* _What the exercise asks_
Set the lines of the records below into a Markdown table with the columns "No." and "Text", numbering each row and omitting blank lines and the pictures. Include every one of the records.

Dataset records
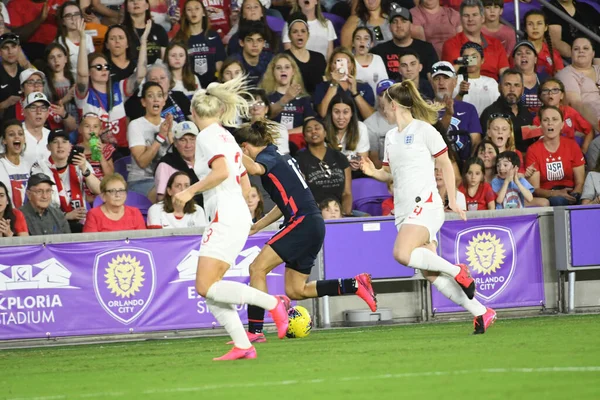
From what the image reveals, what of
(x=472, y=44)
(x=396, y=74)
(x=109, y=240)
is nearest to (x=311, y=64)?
(x=396, y=74)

* _Result of the exercise_
| No. | Text |
|---|---|
| 1 | From what the image reveals, what of |
| 2 | (x=472, y=44) |
| 3 | (x=396, y=74) |
| 4 | (x=109, y=240) |
| 5 | is nearest to (x=311, y=64)? |
| 6 | (x=396, y=74) |